═══ Selected extract

For more detailed information, definitions, and procedures regarding insider trading, refer to the Company's Insider Trading Policy.
10. TECHNICAL INFORMATION
The Company shall disclose to the public the results of all exploration and development activity on the Company's projects in accordance with applicable securities laws, TSXV requirements (including Policy 3.3--- Timely Disclosure and Appendix F-Mining Standards Guidelines) and the applicable requirements of National Instrument 43-101 Standards of Disclosure for Mineral Projects, the Canadian Institute of Mining, Metallurgy and Petroleum ("CIM") Exploration Best Practices Guidelines and Estimation of Mineral Resources and Mineral Reserves Best Practice Guidelines.
11. PROVISION OF FORWARD-LOOKING INFORMATION
To help the investor community, the Company sometimes discloses forward-looking information. Where it does so, the Company shall ensure that prospective statements are clearly identified as forward looking and are accompanied by meaningful cautionary language identifying important factors that could cause actual results to differ materially from those projected in the statements.
12. CORRECTIONS
The Company shall immediately correct disclosure where it subsequently learns that the earlier disclosure contained a material error at the time it was given and the correction would constitute Material Information. The Disclosure Committee shall ensure that a news release is issued immediately to correct the error and that appropriate notifications are made to the TSXV so that a halt to trading may be instituted if necessary.
13. WEBSITE AND PRESENTATIONS
The Company shall post on its website all supplemental information provided by the Company to analysts, institutional investors and other market professionals, including fact sheets, slides of investor presentations and other materials distributed at analyst or industry presentations.
Any new documents or information items to be added to the Company's website will be referred to the Disclosure Committee for review before being posted or made public. The Company shall ensure that the website is up-to-date and accurate.

══════
═══ Excerpted records

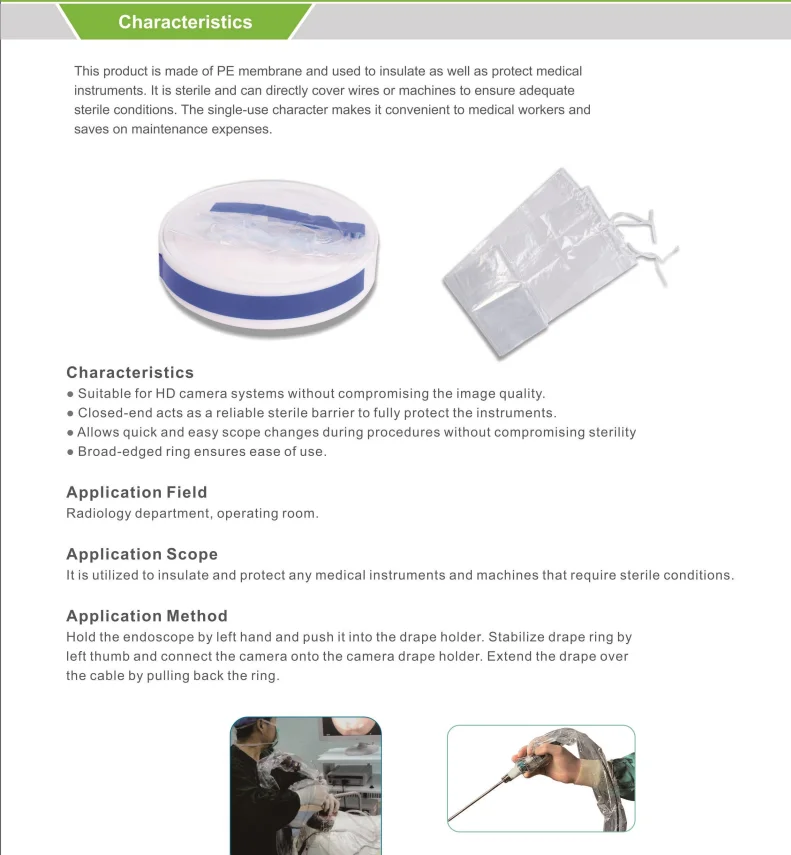 Characteristics

This product is made of PE membrane and used to insulate as well as protect medical instruments. It is sterile and can directly cover wires or machines to ensure adequate sterile conditions. The single-use character makes it convenient to medical workers and saves on maintenance expenses.

Characteristics
● Suitable for HD camera systems without compromising the image quality.
● Closed-end acts as a reliable sterile barrier to fully protect the instruments.
● Allows quick and easy scope changes during procedures without compromising sterility
● Broad-edged ring ensures ease of use.

Application Field
Radiology department, operating room.

Application Scope
It is utilized to insulate and protect any medical instruments and machines that require sterile conditions.

Application Method
Hold the endoscope by left hand and push it into the drape holder. Stabilize drape ring by left thumb and connect the camera onto the camera drape holder. Extend the drape over the cable by pulling back the ring.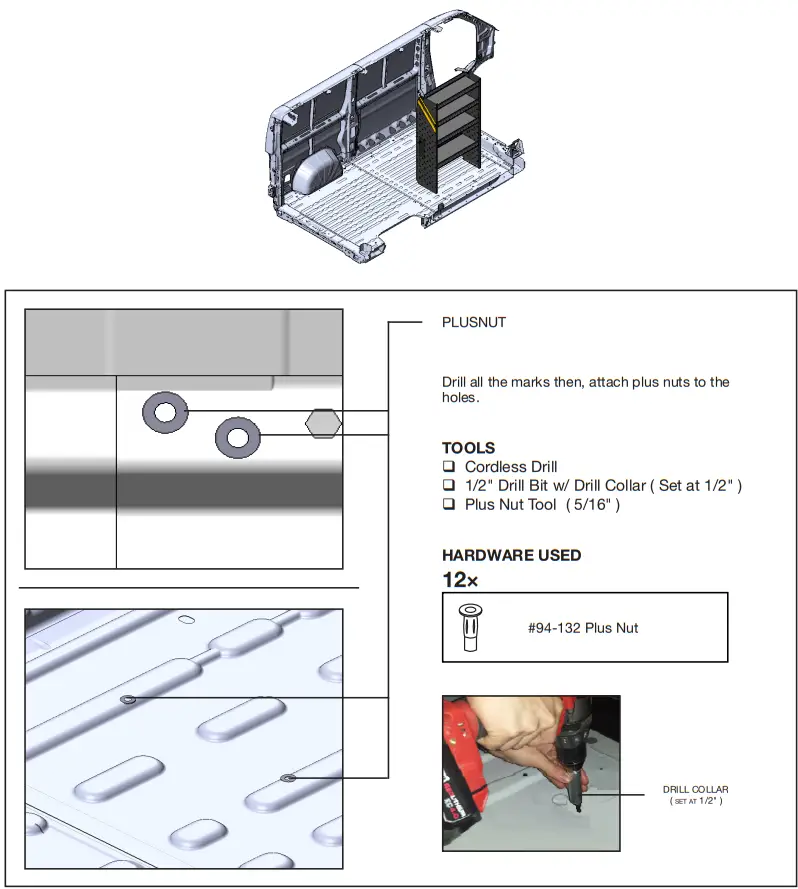 PLUSNUT

Drill all the marks then, attach plus nuts to the holes.

TOOLS
❑ Cordless Drill
❑ 1/2" Drill Bit w/ Drill Collar ( Set at 1/2" )
❑ Plus Nut Tool ( 5/16" )

HARDWARE USED
12×

#94-132 Plus Nut

DRILL COLLAR
( SET AT 1/2" )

══════

> **What is required**: Copy out the full disclosure policy excerpt above, reproducing every word and heading without change.

> **Answer section**:
For more detailed information, definitions, and procedures regarding insider trading, refer to the Company's Insider Trading Policy.
10. TECHNICAL INFORMATION
The Company shall disclose to the public the results of all exploration and development activity on the Company's projects in accordance with applicable securities laws, TSXV requirements (including Policy 3.3--- Timely Disclosure and Appendix F-Mining Standards Guidelines) and the applicable requirements of National Instrument 43-101 Standards of Disclosure for Mineral Projects, the Canadian Institute of Mining, Metallurgy and Petroleum ("CIM") Exploration Best Practices Guidelines and Estimation of Mineral Resources and Mineral Reserves Best Practice Guidelines.
11. PROVISION OF FORWARD-LOOKING INFORMATION
To help the investor community, the Company sometimes discloses forward-looking information. Where it does so, the Company shall ensure that prospective statements are clearly identified as forward looking and are accompanied by meaningful cautionary language identifying important factors that could cause actual results to differ materially from those projected in the statements.
12. CORRECTIONS
The Company shall immediately correct disclosure where it subsequently learns that the earlier disclosure contained a material error at the time it was given and the correction would constitute Material Information. The Disclosure Committee shall ensure that a news release is issued immediately to correct the error and that appropriate notifications are made to the TSXV so that a halt to trading may be instituted if necessary.
13. WEBSITE AND PRESENTATIONS
The Company shall post on its website all supplemental information provided by the Company to analysts, institutional investors and other market professionals, including fact sheets, slides of investor presentations and other materials distributed at analyst or industry presentations.
Any new documents or information items to be added to the Company's website will be referred to the Disclosure Committee for review before being posted or made public. The Company shall ensure that the website is up-to-date and accurate.